[Stored items from a collection]
====================
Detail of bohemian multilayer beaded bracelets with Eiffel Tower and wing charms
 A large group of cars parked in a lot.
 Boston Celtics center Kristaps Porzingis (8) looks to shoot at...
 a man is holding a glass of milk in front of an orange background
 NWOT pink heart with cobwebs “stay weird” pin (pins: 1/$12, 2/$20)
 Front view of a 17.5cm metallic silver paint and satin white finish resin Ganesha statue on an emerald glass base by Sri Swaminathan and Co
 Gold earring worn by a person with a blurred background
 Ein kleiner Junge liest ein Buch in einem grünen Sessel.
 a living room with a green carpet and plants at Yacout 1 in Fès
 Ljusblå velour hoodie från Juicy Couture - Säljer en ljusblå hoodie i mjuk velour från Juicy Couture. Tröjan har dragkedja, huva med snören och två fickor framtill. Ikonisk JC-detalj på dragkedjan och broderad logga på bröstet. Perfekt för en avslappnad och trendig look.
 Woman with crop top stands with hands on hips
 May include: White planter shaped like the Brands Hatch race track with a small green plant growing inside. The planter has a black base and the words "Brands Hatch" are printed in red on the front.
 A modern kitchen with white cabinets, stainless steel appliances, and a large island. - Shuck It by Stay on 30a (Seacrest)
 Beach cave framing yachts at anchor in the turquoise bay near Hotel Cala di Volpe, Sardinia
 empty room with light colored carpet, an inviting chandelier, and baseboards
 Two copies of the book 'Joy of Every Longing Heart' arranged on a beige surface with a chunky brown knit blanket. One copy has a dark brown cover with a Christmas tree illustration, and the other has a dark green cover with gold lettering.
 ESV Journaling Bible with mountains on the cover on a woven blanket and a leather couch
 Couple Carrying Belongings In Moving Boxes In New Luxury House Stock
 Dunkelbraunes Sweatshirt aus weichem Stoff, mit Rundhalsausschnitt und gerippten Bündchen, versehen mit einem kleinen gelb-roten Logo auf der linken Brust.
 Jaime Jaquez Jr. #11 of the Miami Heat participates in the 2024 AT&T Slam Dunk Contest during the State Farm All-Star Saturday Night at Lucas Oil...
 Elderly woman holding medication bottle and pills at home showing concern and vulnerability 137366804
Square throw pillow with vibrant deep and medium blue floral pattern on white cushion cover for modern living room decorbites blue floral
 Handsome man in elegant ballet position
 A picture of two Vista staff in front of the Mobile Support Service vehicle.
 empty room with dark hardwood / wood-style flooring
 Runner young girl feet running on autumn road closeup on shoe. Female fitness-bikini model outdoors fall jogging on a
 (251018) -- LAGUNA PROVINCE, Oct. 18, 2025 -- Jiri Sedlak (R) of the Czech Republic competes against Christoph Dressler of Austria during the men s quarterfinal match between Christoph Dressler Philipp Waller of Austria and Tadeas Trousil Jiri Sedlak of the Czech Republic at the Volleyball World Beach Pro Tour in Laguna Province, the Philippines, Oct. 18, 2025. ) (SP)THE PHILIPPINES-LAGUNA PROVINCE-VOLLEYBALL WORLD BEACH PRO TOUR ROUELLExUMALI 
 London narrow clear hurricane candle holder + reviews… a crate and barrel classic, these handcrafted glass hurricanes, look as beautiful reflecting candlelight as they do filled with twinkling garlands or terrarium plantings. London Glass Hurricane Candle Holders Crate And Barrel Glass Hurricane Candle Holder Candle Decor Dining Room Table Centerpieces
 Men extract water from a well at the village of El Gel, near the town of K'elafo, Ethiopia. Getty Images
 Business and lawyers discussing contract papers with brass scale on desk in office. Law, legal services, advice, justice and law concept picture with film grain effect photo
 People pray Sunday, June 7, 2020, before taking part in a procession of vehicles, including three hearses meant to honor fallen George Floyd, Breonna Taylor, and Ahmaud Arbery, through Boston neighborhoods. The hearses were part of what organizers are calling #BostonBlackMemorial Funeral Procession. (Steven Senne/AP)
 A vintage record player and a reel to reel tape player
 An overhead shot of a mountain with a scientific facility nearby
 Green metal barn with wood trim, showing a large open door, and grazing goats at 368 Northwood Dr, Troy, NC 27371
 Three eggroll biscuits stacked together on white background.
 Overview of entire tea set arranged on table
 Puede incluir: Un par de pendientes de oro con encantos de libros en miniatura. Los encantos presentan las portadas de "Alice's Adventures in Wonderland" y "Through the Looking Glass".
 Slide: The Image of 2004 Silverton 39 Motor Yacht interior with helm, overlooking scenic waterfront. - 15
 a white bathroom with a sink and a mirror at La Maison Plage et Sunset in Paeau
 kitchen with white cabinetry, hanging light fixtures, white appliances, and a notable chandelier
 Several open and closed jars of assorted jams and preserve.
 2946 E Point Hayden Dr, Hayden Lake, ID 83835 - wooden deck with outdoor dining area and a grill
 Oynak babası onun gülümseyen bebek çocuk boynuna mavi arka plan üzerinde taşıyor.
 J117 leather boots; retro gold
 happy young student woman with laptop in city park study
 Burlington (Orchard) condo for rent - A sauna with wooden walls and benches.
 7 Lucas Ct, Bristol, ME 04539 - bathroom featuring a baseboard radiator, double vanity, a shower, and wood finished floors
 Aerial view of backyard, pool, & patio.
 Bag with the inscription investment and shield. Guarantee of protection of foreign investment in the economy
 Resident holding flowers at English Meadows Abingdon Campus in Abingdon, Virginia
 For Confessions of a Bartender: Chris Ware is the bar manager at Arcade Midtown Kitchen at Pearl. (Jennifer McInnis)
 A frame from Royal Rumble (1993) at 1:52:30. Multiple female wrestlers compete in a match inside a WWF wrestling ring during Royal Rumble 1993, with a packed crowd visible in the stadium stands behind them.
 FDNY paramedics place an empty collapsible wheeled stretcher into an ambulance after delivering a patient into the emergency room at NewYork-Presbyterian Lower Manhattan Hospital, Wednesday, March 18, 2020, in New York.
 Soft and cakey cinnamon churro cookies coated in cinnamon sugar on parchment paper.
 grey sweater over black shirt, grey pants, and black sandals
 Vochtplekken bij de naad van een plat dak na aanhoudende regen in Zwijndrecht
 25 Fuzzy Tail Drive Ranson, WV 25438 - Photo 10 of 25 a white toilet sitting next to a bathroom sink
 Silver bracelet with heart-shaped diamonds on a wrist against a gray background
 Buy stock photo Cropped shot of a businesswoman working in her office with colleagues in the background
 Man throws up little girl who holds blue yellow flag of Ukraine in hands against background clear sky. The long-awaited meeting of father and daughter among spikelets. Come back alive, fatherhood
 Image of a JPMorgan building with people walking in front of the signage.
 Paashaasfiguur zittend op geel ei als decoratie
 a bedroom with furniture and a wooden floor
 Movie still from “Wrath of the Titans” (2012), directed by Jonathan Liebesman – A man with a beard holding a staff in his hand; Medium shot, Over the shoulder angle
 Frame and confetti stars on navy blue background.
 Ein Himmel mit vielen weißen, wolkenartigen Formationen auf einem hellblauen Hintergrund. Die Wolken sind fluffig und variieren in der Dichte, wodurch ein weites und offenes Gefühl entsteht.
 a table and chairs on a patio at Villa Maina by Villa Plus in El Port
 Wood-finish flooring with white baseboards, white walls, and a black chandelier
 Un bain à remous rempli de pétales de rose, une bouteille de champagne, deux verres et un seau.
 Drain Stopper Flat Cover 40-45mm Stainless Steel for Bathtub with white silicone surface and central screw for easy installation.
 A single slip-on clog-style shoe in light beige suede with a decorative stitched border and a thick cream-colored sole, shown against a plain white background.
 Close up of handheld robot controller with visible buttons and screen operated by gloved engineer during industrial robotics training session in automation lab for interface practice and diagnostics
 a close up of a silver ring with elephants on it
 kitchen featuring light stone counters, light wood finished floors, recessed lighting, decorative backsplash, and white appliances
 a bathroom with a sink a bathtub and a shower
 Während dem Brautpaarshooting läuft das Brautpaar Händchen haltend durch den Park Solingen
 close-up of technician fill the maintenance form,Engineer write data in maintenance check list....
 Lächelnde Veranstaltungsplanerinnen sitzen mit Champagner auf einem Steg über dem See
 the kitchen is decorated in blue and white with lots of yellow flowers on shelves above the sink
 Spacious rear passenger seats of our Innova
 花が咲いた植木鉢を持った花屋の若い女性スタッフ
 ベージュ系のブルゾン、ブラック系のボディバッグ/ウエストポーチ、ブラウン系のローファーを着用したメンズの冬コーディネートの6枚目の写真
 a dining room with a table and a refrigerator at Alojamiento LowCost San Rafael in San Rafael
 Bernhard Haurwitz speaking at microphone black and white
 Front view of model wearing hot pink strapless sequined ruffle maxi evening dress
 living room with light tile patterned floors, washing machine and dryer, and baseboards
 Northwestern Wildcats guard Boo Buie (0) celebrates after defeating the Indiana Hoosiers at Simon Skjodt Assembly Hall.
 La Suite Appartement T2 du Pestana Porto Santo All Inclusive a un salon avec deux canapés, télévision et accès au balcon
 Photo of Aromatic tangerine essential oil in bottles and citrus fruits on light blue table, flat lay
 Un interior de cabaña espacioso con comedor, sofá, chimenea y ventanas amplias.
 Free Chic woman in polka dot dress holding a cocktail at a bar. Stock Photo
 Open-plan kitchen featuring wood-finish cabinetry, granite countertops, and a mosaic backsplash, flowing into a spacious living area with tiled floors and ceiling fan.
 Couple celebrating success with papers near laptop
====================
→ THE TASK
Looking at the data above, write out exactly the lines that start at the one containing "Square throw pillow" and end at the one containing "Handsome man in elegant ballet position"; include both and nothing beyond.

→ SOLUTION FOR THIS PROBLEM
Square throw pillow with vibrant deep and medium blue floral pattern on white cushion cover for modern living room decorbites blue floral
 Handsome man in elegant ballet position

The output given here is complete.